About this exercise -> Give back the whole listing verbatim, printing none of its pictures.

[Data section Boundary: Start]

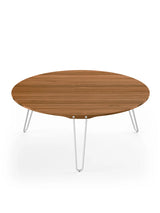 AK1850 Sofabord fra Naver Collection - Valnød olie / H: 30 cm / Rustfrit stål - Jacobsen Plus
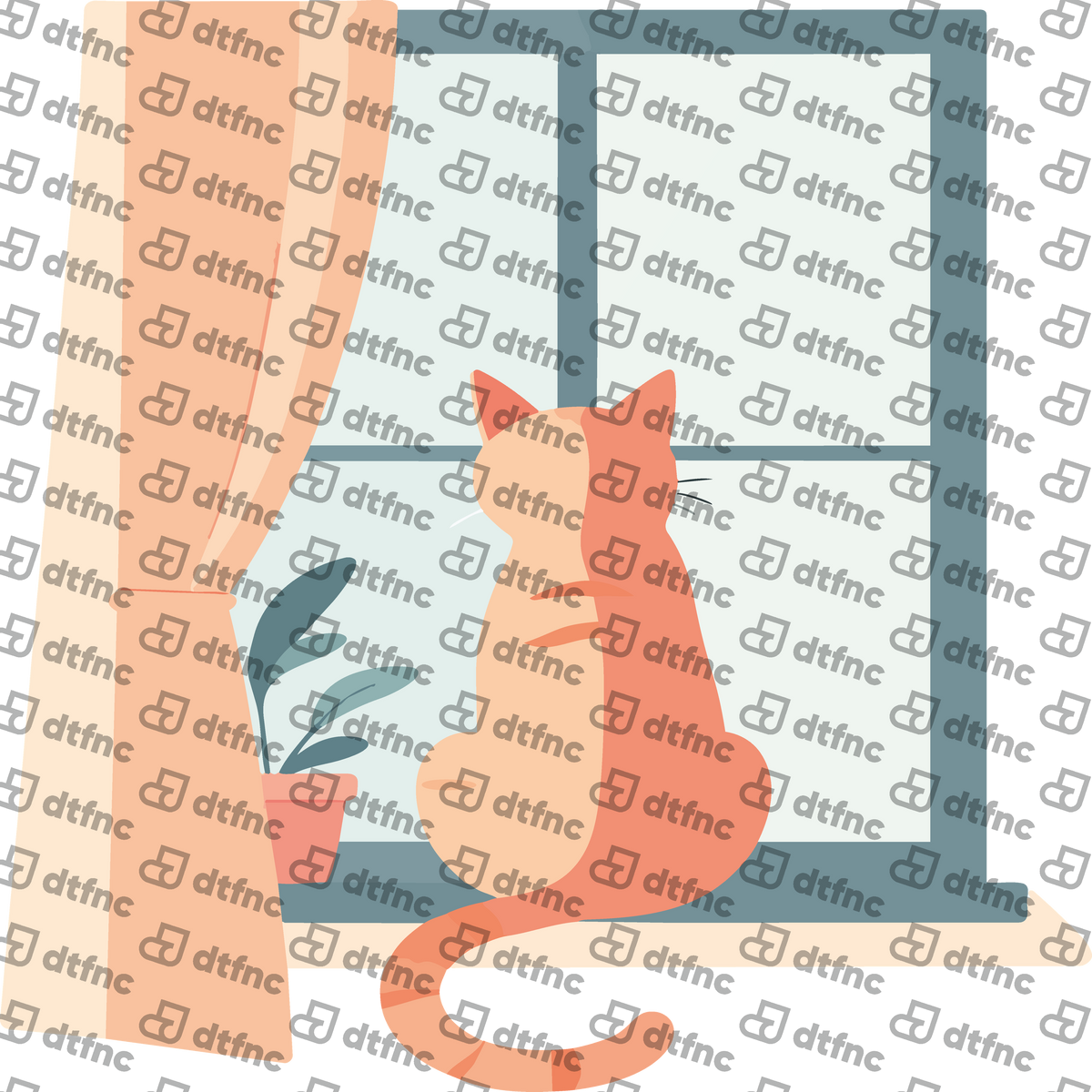 Animals - Window Watcher Cat
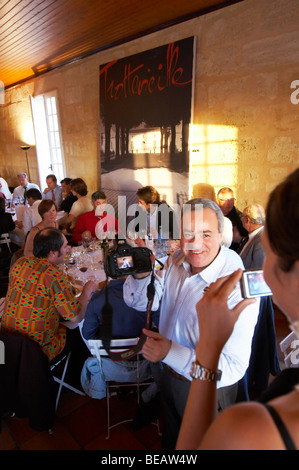 Cena di gala a Citadelles du Vin concorso vini bourg bordeaux francia Foto Stock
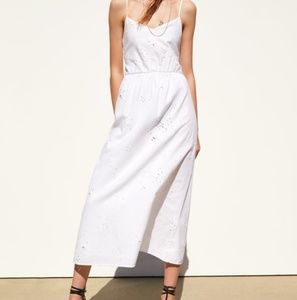 Zara open work embroidery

[Data section Boundary: End]

Reply to the task ->
 AK1850 Sofabord fra Naver Collection - Valnød olie / H: 30 cm / Rustfrit stål - Jacobsen Plus
 Animals - Window Watcher Cat
 Cena di gala a Citadelles du Vin concorso vini bourg bordeaux francia Foto Stock
 Zara open work embroidery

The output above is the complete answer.